アプリケーションがもう売れなくなったときに、何を売ればいいのか? それならサーバソフトを売って、もしそのサーバソフトが十分に興味深ければ、顧客はアプリケーションの新版を買ってくれるだろうと期待することだ。すべてうまくいけば、売り物にする新しいサーバソフトを手に、再び――少なくとも、一時的には――アプリケーションビジネスに復帰できる。
Microsoftはいつの間にかそうした状況に置かれている。わたしが知るユーザーたちは、選択の余地があればOffice 12、13、14……を寝飛ばすだろう。彼らは新機能を必要としていないか、あるいはMicrosoftは欲しい機能を加えてくれないとをあきらめている。こうした状況では、2006年に新しいOfficeがリリースされるというニュースは睡眠薬のようなものだ。
だからといって、わたしたちが永久にデスクトップアプリケーションと袂を分かつわけではない。しかし、Microsoftは顧客にアプリケーションをアップグレードさせたいなら、何か大きな、説得力のあることをしなくてはならないだろう。
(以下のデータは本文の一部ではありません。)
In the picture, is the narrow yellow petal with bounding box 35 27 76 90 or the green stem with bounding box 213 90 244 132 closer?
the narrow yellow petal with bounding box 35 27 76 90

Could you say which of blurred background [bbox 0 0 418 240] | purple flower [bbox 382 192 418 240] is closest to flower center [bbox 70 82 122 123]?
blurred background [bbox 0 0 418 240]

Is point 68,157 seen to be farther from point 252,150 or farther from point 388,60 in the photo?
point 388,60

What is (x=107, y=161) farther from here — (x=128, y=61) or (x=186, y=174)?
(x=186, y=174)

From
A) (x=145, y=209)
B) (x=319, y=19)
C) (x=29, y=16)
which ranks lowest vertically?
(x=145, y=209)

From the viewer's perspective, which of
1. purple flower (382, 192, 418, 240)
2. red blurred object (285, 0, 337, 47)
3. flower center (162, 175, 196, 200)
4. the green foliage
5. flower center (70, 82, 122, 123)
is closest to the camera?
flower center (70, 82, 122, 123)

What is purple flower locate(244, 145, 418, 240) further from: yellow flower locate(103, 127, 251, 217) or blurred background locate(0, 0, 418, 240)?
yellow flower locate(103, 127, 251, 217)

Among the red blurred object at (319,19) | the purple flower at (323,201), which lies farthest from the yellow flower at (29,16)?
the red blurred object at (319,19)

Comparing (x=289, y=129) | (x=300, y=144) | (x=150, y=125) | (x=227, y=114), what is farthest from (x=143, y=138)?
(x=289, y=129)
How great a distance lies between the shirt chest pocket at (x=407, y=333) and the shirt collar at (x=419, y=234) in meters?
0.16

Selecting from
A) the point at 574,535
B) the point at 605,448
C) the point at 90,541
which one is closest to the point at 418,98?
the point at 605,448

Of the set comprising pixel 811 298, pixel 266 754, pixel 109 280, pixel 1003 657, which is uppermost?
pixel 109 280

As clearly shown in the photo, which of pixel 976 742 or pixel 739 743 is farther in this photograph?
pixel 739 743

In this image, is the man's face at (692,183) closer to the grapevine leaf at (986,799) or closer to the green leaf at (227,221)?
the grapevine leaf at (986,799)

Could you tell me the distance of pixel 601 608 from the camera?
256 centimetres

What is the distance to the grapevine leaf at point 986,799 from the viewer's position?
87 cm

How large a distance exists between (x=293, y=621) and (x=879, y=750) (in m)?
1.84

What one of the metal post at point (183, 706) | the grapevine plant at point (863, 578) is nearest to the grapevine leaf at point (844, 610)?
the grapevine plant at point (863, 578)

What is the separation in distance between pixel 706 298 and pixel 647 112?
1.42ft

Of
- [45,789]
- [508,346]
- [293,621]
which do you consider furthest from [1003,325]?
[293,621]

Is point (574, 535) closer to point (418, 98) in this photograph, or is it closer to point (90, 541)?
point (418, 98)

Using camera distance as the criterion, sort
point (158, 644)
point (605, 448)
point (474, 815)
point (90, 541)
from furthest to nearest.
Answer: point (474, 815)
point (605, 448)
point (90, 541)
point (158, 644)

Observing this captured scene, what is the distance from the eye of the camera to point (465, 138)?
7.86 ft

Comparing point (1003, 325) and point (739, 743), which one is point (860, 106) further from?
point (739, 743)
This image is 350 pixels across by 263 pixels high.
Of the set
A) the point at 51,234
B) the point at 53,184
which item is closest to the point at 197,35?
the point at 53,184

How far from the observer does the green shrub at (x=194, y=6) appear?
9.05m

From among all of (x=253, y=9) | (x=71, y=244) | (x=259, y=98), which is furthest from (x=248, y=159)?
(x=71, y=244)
そこでわたしたちはこれまで、Office 12とWindows Vistaとともに、多数の新しいサーバが登場する(一度にではないが)と告げられてきたのだ。
しかし、顧客が「絶対に買わなければならない」と納得しなければ、Microsoftのサーバソフト販売はうまくいかず、混乱を来すだろう。同社のサーバソフトにはExchangeやSQL Serverがある。後は、ほとんどの人にとって、Microsoftが販売しているほかのサーバソフトの名前を挙げるのは難しい。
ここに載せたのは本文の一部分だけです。